— START PAGE EXTRACT —
2. FACTS AND CONTENTION – AS PER THE APPLICANT

The submissions of the applicant is as under:-

2.1 Prasa Infocom & Power Solutions Private Limited (“Applicant1′), is engaged in the business of providing data center construction and contracting services.

2.2 M/s Cray Inc. (‘Cray’) has entered into a Contract with Indian Institute of Tropical Meteorology (ITM) for supply of high performance computing solutions (including its maintenance) and preparation and maintenance of Data Center. Cray has sub-contracted the portion related to preparation of Data Center (including its maintenance) to the Applicant vide contract dated 05.05.2017 (‘hereinafter referred to as the Contract’) for a data center project for the Ministry of Earth Sciences at Pune.

2.3 The ‘scope of services’ in the contract dated 05.05.2017 provided that the parties, may from time to time enter into mutually agreed written order for services and products, to be called ‘statement of work’, and accordingly shall undertake tasks that arc necessary for fulfilling obligations under the Contract. Subsequently, on 13.06.2017, both the parties entered into an agreement (amending the Contract dated 05.05.2017). The said amendment agreement also incorporated the ‘statement of work’ dated 20.05.2017 which encapsulated the works to be undertaken for completing the data center project on turnkey basis like: Design approval for the complete data center; Civil and Mechanical Works; Supply of items; loading unloading of items at site: Installation of items; testing and commissioning of the installed equipment and detailed documentation, namely, built drawings, operational manuals, warranty and test certificates. detailed hand over along with training to end customer and providing process flow chart for maintaining all the equipment.

2.4. Before supplying and subsequently commissioning the equipment, Applicant was required to undertake civil and mechanical works, namely construction of a civil structure to house the equipment. Applicant also undertook supply and installation of other ancillary equipment necessary in a civil structure namely UPS and batteries, fire alarm system, chillers, air conditioners, surveillance systems, etc. All such activities undertaken by the Applicant were required to set up Data Center, as a whole. Thus the Contract does not limit itself to mere supply of equipment but extends to civil and mechanical works, installation, testing and commissioning as well. Thus, the Contract involves a composite supply of goods as well as services that are naturally bundled in the course of setting up of a ‘data center’. The Data Center cannot be shifted to another location without first dismantling and then re-erecting it at another site.
— END PAGE EXTRACT —
— START ENTRIES SUPPLIED —
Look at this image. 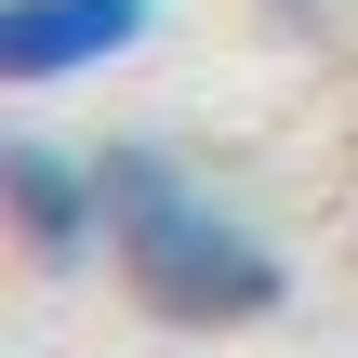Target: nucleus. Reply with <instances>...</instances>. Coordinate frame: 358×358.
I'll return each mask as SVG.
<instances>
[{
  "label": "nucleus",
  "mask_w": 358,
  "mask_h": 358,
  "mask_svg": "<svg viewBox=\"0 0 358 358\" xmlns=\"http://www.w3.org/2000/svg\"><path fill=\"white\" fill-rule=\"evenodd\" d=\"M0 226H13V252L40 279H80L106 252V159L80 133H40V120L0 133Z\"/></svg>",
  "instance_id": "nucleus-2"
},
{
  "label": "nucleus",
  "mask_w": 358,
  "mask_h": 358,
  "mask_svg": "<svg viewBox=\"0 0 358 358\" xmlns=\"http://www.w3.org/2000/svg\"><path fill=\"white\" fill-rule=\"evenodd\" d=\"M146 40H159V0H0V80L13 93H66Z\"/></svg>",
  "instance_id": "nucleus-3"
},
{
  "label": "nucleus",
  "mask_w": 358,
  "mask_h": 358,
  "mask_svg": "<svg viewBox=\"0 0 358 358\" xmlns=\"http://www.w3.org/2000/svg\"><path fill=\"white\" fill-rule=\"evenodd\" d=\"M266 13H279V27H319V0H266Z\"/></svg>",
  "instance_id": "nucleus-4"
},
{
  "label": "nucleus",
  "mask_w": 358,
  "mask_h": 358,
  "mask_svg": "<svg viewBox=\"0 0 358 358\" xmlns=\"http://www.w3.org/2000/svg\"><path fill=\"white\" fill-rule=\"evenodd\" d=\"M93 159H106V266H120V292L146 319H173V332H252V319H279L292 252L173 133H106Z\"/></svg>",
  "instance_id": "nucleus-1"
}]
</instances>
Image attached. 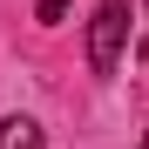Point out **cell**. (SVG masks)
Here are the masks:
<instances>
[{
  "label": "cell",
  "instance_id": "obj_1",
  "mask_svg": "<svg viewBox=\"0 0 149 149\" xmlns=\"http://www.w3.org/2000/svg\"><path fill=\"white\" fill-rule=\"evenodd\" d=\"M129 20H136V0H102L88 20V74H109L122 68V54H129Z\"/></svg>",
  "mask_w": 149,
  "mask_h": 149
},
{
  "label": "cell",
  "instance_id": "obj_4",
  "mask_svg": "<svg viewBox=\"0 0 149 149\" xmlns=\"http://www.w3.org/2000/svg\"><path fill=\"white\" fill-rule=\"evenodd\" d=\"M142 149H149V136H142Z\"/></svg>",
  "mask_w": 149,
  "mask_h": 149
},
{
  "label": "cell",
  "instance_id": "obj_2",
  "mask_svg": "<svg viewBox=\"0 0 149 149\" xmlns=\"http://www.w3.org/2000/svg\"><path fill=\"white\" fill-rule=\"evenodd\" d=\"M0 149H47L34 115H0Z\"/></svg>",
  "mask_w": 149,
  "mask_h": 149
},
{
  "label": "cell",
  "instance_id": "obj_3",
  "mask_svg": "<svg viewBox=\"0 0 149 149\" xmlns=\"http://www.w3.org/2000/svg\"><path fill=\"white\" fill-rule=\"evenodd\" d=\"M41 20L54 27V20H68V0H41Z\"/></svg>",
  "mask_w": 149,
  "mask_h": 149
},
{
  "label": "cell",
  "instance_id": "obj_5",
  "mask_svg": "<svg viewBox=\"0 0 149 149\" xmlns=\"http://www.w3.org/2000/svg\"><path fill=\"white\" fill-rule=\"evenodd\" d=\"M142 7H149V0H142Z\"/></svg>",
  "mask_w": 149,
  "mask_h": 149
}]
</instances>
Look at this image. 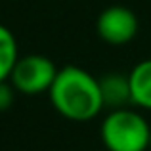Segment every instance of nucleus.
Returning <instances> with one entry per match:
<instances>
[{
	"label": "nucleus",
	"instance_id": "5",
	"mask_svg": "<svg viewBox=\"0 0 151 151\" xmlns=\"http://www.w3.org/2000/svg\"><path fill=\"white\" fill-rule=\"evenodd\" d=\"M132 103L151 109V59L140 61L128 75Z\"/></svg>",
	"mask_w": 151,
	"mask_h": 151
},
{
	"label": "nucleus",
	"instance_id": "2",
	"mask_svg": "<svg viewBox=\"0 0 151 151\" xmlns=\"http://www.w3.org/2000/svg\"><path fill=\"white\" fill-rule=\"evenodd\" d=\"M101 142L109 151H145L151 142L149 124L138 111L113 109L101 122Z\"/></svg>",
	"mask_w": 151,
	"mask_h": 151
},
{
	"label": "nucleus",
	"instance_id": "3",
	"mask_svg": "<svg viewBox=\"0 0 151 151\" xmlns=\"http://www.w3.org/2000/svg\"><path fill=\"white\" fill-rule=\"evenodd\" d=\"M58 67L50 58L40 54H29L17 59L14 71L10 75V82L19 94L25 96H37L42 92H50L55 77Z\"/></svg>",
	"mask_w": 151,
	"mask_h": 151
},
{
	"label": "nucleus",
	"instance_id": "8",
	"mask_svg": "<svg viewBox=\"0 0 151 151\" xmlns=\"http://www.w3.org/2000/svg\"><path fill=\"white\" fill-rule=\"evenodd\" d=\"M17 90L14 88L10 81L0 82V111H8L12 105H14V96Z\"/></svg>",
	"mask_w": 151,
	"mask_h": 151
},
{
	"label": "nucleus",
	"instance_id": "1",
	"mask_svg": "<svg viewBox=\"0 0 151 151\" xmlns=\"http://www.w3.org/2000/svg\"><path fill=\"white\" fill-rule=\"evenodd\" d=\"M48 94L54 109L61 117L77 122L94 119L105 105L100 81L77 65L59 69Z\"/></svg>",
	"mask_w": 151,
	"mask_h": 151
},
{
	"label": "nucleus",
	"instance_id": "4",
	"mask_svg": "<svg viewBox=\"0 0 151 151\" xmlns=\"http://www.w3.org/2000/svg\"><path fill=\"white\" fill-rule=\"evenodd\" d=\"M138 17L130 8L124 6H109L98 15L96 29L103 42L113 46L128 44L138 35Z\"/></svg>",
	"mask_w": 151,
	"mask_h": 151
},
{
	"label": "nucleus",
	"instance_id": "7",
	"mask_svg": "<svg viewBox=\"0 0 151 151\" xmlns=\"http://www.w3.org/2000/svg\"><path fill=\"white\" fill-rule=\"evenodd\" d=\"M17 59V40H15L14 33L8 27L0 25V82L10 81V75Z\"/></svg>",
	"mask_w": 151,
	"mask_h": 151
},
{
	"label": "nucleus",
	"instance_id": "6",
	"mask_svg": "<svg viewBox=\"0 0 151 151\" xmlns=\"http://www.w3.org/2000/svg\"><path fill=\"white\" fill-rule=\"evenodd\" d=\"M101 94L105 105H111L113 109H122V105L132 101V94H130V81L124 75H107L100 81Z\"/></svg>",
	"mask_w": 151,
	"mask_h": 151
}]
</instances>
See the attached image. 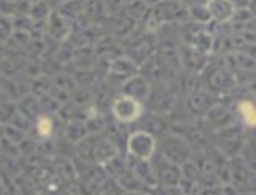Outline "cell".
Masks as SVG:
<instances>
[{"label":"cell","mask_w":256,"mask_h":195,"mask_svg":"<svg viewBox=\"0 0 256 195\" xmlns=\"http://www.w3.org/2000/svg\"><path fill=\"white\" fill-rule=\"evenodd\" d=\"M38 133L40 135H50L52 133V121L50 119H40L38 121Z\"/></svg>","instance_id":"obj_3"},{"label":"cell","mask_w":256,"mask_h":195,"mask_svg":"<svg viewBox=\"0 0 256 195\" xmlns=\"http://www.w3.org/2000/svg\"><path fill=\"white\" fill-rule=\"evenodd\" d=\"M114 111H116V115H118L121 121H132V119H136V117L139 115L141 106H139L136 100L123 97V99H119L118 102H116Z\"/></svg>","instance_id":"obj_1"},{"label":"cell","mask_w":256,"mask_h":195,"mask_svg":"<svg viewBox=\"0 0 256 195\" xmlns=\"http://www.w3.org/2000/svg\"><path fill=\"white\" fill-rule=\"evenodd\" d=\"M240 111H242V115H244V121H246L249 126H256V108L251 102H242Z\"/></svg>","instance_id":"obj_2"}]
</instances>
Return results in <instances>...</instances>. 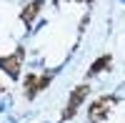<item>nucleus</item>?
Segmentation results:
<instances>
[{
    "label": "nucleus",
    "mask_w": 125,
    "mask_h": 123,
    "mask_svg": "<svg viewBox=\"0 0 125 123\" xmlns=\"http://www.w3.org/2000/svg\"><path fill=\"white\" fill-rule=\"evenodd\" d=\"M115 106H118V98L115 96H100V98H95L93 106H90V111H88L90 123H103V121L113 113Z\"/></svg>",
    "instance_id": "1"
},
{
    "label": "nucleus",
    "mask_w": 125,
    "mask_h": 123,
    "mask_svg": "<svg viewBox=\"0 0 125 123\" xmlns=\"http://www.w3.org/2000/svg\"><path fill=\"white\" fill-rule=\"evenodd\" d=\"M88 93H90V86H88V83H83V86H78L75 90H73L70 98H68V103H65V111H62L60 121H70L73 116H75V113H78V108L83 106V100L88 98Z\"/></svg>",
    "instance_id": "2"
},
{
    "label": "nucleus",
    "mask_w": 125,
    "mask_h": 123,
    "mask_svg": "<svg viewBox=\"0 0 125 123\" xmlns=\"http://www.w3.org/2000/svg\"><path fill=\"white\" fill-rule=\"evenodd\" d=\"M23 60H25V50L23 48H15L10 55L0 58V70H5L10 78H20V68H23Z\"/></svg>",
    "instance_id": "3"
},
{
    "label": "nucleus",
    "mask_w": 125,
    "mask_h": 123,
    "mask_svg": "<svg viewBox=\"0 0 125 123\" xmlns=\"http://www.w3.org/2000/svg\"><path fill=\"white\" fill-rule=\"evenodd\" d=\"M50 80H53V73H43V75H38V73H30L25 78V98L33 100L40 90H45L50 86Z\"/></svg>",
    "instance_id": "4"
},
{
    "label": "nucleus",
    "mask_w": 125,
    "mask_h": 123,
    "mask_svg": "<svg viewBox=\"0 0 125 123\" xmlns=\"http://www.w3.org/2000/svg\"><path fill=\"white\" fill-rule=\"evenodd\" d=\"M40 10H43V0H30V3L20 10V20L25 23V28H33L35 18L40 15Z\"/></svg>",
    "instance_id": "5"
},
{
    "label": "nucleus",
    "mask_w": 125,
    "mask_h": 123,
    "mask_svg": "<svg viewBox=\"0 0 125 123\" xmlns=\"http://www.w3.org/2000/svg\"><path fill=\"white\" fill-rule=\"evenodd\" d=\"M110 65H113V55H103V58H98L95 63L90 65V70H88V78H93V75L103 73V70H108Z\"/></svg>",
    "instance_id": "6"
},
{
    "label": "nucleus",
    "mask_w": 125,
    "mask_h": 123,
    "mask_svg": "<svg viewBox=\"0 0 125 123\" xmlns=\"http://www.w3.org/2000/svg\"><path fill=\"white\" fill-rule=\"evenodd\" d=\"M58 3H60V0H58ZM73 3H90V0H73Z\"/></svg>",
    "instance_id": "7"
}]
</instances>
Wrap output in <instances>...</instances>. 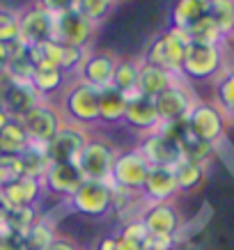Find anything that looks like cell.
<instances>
— END ENTRIES SUPPLIED —
_SET OF TASKS:_
(a) In the applicant's facts, on what date did the parties sign the agreement amending the Contract?
(b) Please retype the part of the applicant's facts that opens with the words containing "2.2 M/s Cray" and closes with "Sciences at Pune.".
(c) According to the applicant's facts, why does the Contract involve a composite supply of goods and services?

_SOLUTION SET:_
(a) 13.06.2017

(b)
2.2 M/s Cray Inc. (‘Cray’) has entered into a Contract with Indian Institute of Tropical Meteorology (ITM) for supply of high performance computing solutions (including its maintenance) and preparation and maintenance of Data Center. Cray has sub-contracted the portion related to preparation of Data Center (including its maintenance) to the Applicant vide contract dated 05.05.2017 (‘hereinafter referred to as the Contract’) for a data center project for the Ministry of Earth Sciences at Pune.

(c) The Contract goes beyond supplying equipment to civil and mechanical works, installation, testing and commissioning, all of which were required to set up the Data Center as a whole. These goods and services are naturally bundled in the course of setting up a data center.